** DATA LISTING **

* * * * *

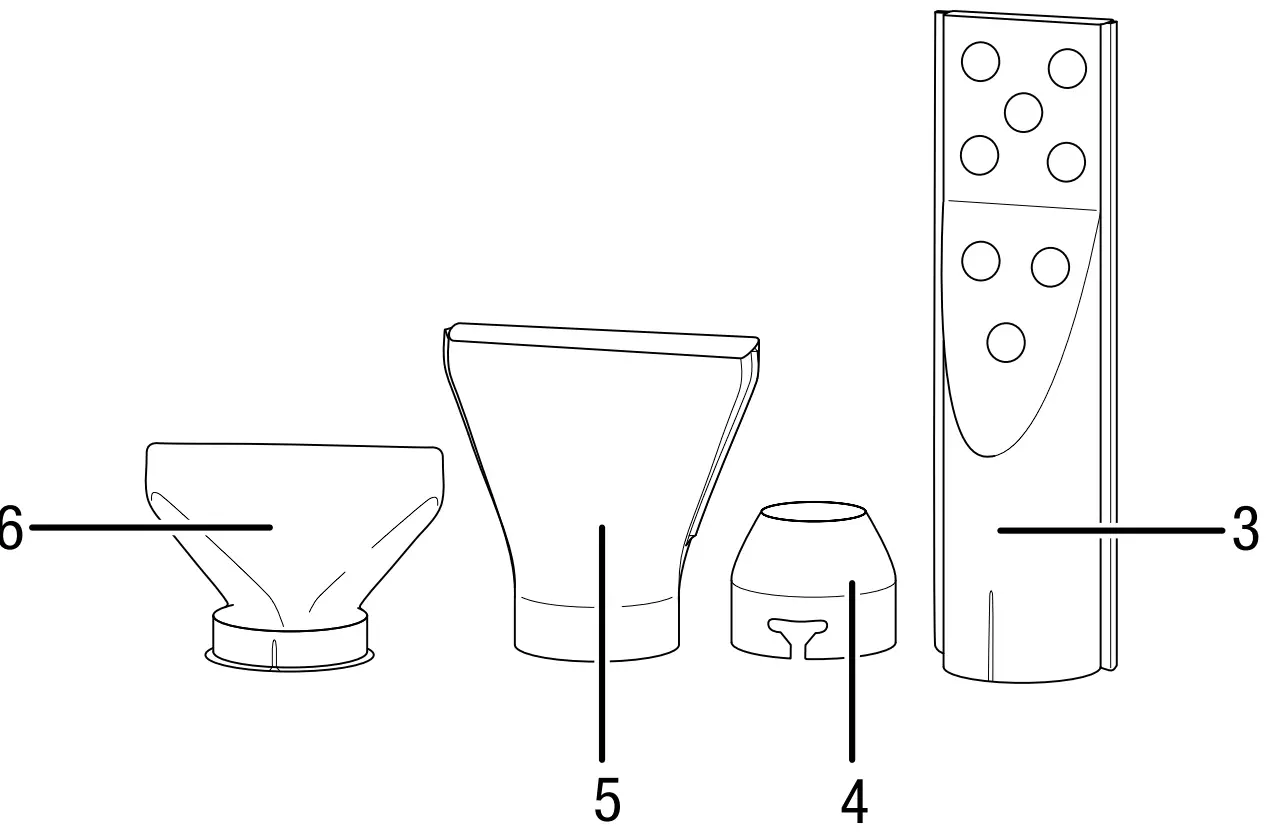 6
5
4
3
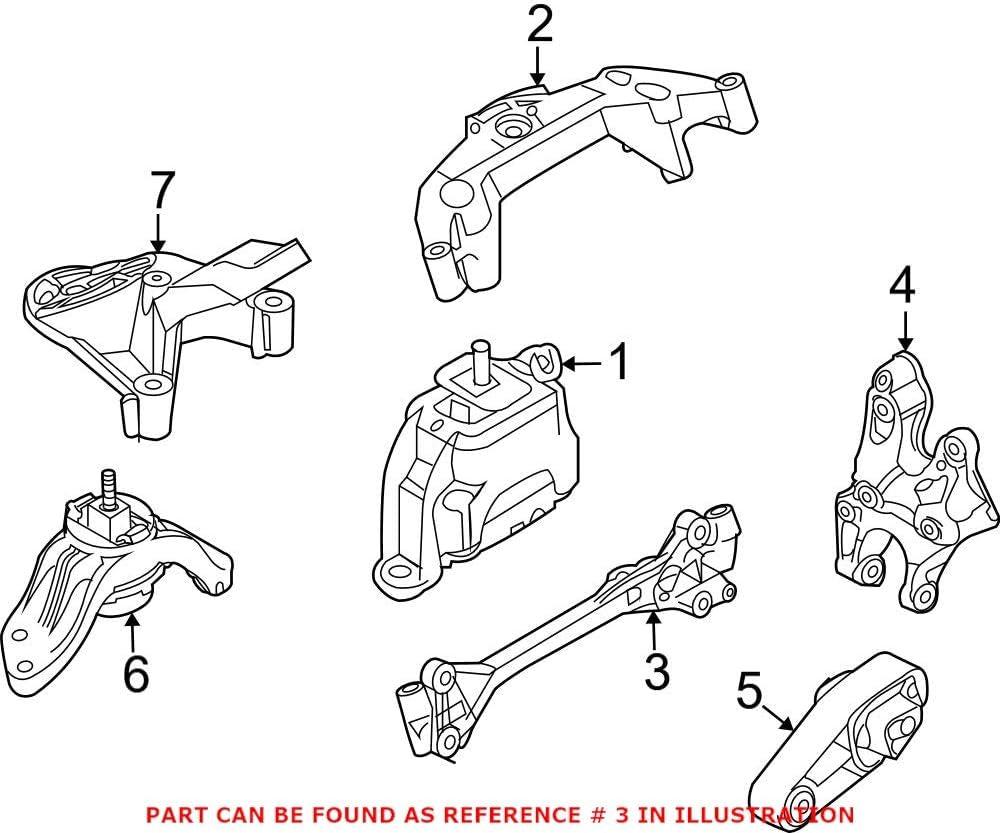 2
7
1
4
6
3
5
PART CAN BE FOUND AS REFERENCE # 3 IN ILLUSTRATION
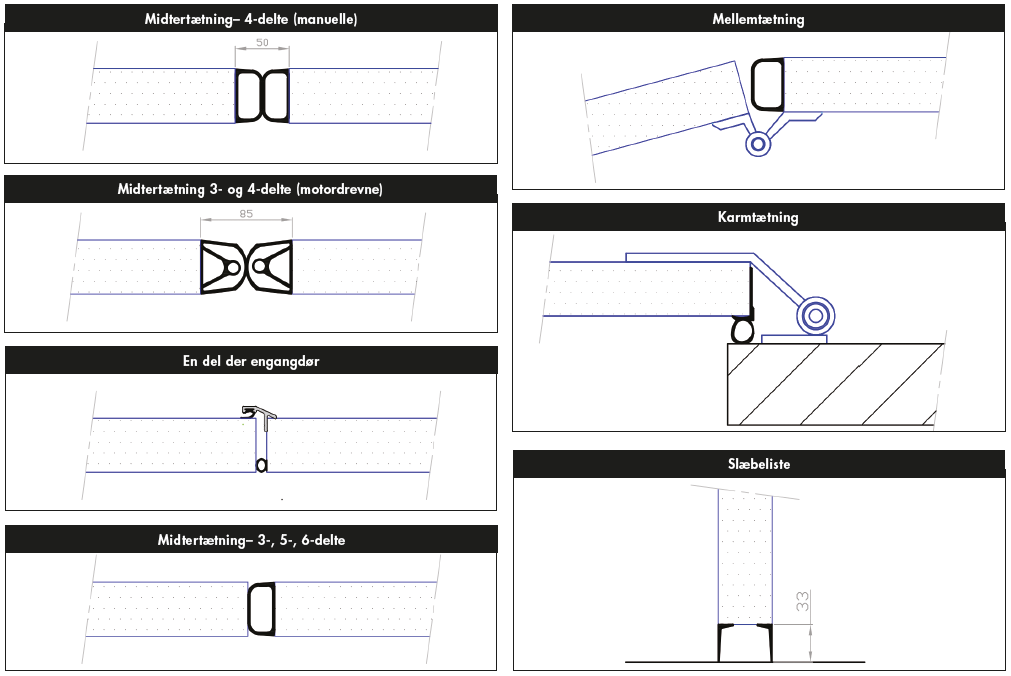 Midtertætning– 4-delte (manuelle)

50

Midtertætning 3- og 4-delte (motordrevne)

85

En del der engangdør

Midtertætning– 3-, 5-, 6-delte

Mellemtætning

Karmtætning

Slæbeliste

33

* * * * *

** EXERCISE INSTRUCTIONS **
The data needs to be reproduced exactly, please, apart from its pictures.

** SOLVED EXERCISE **
 6
5
4
3
 2
7
1
4
6
3
5
PART CAN BE FOUND AS REFERENCE # 3 IN ILLUSTRATION
 Midtertætning– 4-delte (manuelle)

50

Midtertætning 3- og 4-delte (motordrevne)

85

En del der engangdør

Midtertætning– 3-, 5-, 6-delte

Mellemtætning

Karmtætning

Slæbeliste

33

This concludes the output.